### What is needed:
Copy out the items word for word, from the line that contains "Is the white" through the line that contains "352 centimetres".

### Provided material:
· · · · · · ·
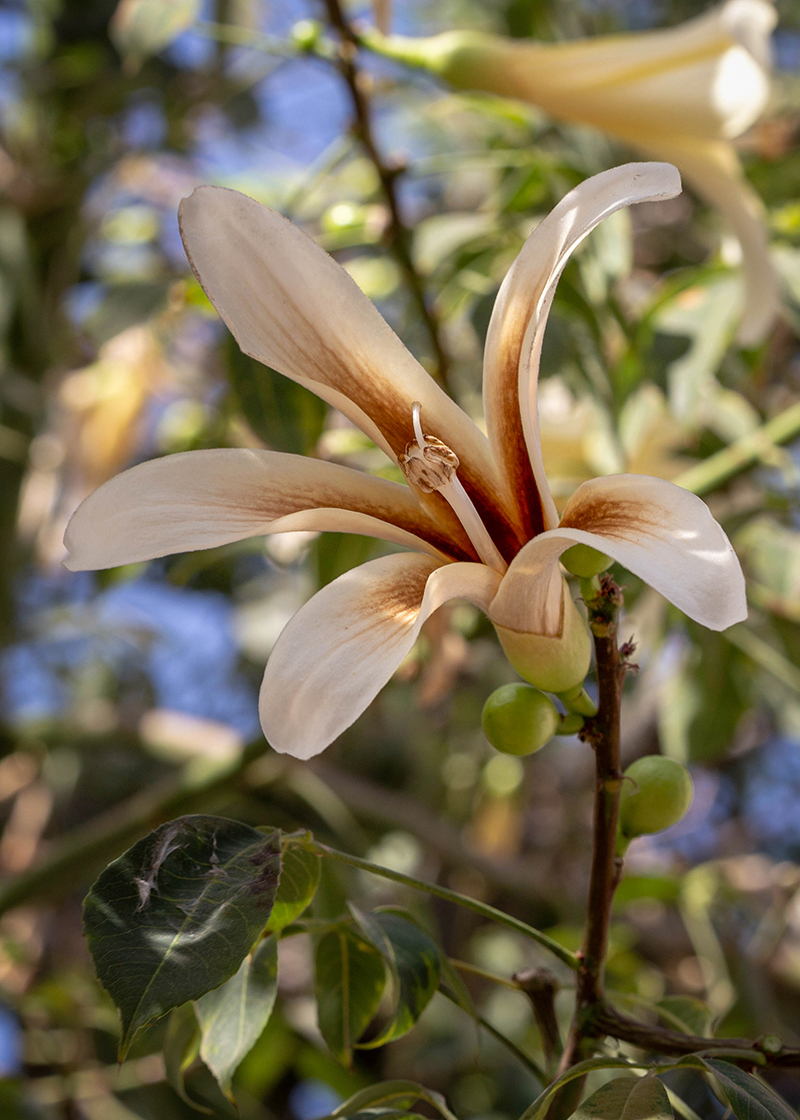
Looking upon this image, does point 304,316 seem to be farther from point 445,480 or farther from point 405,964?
· · · · · · ·
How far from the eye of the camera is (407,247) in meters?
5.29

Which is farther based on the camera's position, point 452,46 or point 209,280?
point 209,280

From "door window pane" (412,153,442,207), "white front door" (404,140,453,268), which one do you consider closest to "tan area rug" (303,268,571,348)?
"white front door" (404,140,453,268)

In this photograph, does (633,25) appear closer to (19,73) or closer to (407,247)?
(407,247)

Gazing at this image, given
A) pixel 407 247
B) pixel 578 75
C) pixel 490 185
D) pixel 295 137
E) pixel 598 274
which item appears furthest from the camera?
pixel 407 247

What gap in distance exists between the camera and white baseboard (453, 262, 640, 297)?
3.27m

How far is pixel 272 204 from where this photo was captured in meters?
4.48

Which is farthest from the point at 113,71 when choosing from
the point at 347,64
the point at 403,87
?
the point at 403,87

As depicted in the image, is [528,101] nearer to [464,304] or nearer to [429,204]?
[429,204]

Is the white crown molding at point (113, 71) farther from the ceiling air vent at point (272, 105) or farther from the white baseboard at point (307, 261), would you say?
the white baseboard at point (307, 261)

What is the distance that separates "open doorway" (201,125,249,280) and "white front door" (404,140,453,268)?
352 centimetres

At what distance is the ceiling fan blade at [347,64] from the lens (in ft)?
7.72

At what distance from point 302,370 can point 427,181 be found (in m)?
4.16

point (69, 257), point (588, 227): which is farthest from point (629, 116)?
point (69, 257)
· · · · · · ·
### Final answer:
Is the white crown molding at point (113, 71) farther from the ceiling air vent at point (272, 105) or farther from the white baseboard at point (307, 261), would you say?
the white baseboard at point (307, 261)

What is the distance that separates "open doorway" (201,125,249,280) and "white front door" (404,140,453,268)?
352 centimetres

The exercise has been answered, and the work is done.